### TAREFA DO EXERCÍCIO 1
Transcreva sem qualquer alteração a parte das entradas abaixo que começa na linha que contém "How far is each" e vai até ao fim das entradas, incluindo as duas extremidades.

### EXCERTO DO DOCUMENTO
........

Vivemos atualmente perante uma sociedade que valoriza cada vez mais o ter e o fazer, em detrimento do ser e do estar. Ou seja, a pessoa não é definida pelo que é, e muito menos pela forma de estar na sua relação com o outro. A pessoa é antes definida pelo que tem, num jogo de ambição e consumo que nunca acaba.

Isto tem consequências em várias frentes, uma delas, os maus tratos infantis. É curioso que este seja ainda um tema tabu, numa sociedade em que é uma realidade cada vez mais presente na vida de cada vez mais crianças. Se tivermos em conta as estatísticas mundiais da Organização Mundial de Saúde (OMS) para 2010 e as compararmos com as estatísticas da mesma organização para 2016, vemos um aumento de cerca de dez mil casos por ano de crianças com menos de 15 anos que são mortas vítimas de maus tratos infantis. Passaram assim de 31 mil casos por ano em 2010, a 41 mil casos anuais em 2016. Cerca de 112 crianças morrem a cada dia pelas mãos dos seus agressores.

Estes dados apenas indicam a quantidade de crianças a quem a vida foi arrancada, tendo em conta os casos declarados. Não contabilizam os casos em que as mortes são registadas com outros motivos, ainda que suspeitos, o que faria, de acordo com os especialistas, disparar estes números.

Depois, temos ainda as crianças cuja vida é hipotecada, não chegando a ser roubada. E estes são muitos. Maus tratos físicos, psicológicos, abusos sexuais, negligências. Milhares (senão milhões) de crianças são sujeitas a isso diariamente, sem que ninguém se aperceba, ou queira aperceber-se. E não falamos apenas dos países de terceiro mundo onde as crianças são escravizadas tanto para mão de obra barata como enquanto objetos sexuais. Falamos a nível mundial.

........

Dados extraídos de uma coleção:
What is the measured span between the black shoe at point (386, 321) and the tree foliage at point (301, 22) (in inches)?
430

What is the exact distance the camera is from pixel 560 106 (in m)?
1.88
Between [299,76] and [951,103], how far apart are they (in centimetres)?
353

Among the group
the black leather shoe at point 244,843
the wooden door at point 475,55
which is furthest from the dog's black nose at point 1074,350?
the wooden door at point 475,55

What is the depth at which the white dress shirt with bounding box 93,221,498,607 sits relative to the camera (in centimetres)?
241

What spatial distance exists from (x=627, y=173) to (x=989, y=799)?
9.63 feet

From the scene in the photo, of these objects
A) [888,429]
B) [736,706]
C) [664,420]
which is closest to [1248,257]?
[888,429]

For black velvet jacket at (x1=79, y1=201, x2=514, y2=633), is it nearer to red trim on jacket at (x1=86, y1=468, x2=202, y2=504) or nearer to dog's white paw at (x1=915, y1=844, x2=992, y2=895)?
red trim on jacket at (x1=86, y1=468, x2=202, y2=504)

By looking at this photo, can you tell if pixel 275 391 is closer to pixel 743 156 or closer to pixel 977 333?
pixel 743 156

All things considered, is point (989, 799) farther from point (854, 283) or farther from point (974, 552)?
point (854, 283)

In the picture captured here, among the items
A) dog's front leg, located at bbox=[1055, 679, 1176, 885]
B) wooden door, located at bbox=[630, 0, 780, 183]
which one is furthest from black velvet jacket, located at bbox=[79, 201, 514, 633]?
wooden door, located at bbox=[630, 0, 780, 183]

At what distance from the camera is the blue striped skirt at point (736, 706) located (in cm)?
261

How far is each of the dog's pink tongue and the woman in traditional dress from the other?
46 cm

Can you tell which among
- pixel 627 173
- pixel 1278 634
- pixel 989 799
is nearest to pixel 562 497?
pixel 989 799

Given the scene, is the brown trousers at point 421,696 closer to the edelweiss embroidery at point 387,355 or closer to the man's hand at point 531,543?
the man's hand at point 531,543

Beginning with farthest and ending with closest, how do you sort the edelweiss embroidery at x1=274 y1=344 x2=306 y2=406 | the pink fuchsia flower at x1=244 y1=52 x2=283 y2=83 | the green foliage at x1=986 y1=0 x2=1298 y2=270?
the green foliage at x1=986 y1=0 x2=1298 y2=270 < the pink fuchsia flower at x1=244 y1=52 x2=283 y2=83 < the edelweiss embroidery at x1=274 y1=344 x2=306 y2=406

........

### TAREFA DO EXERCÍCIO 2
Reproduza palavra por palavra o trecho do texto sobre maus tratos infantis que começa com as palavras "Estes dados apenas" e termina em "disparar estes números.".

### RESULTADO ESPERADO 1
How far is each of the dog's pink tongue and the woman in traditional dress from the other?
46 cm

Can you tell which among
- pixel 627 173
- pixel 1278 634
- pixel 989 799
is nearest to pixel 562 497?
pixel 989 799

Given the scene, is the brown trousers at point 421,696 closer to the edelweiss embroidery at point 387,355 or closer to the man's hand at point 531,543?
the man's hand at point 531,543

Beginning with farthest and ending with closest, how do you sort the edelweiss embroidery at x1=274 y1=344 x2=306 y2=406 | the pink fuchsia flower at x1=244 y1=52 x2=283 y2=83 | the green foliage at x1=986 y1=0 x2=1298 y2=270?
the green foliage at x1=986 y1=0 x2=1298 y2=270 < the pink fuchsia flower at x1=244 y1=52 x2=283 y2=83 < the edelweiss embroidery at x1=274 y1=344 x2=306 y2=406

### RESULTADO ESPERADO 2
Estes dados apenas indicam a quantidade de crianças a quem a vida foi arrancada, tendo em conta os casos declarados. Não contabilizam os casos em que as mortes são registadas com outros motivos, ainda que suspeitos, o que faria, de acordo com os especialistas, disparar estes números.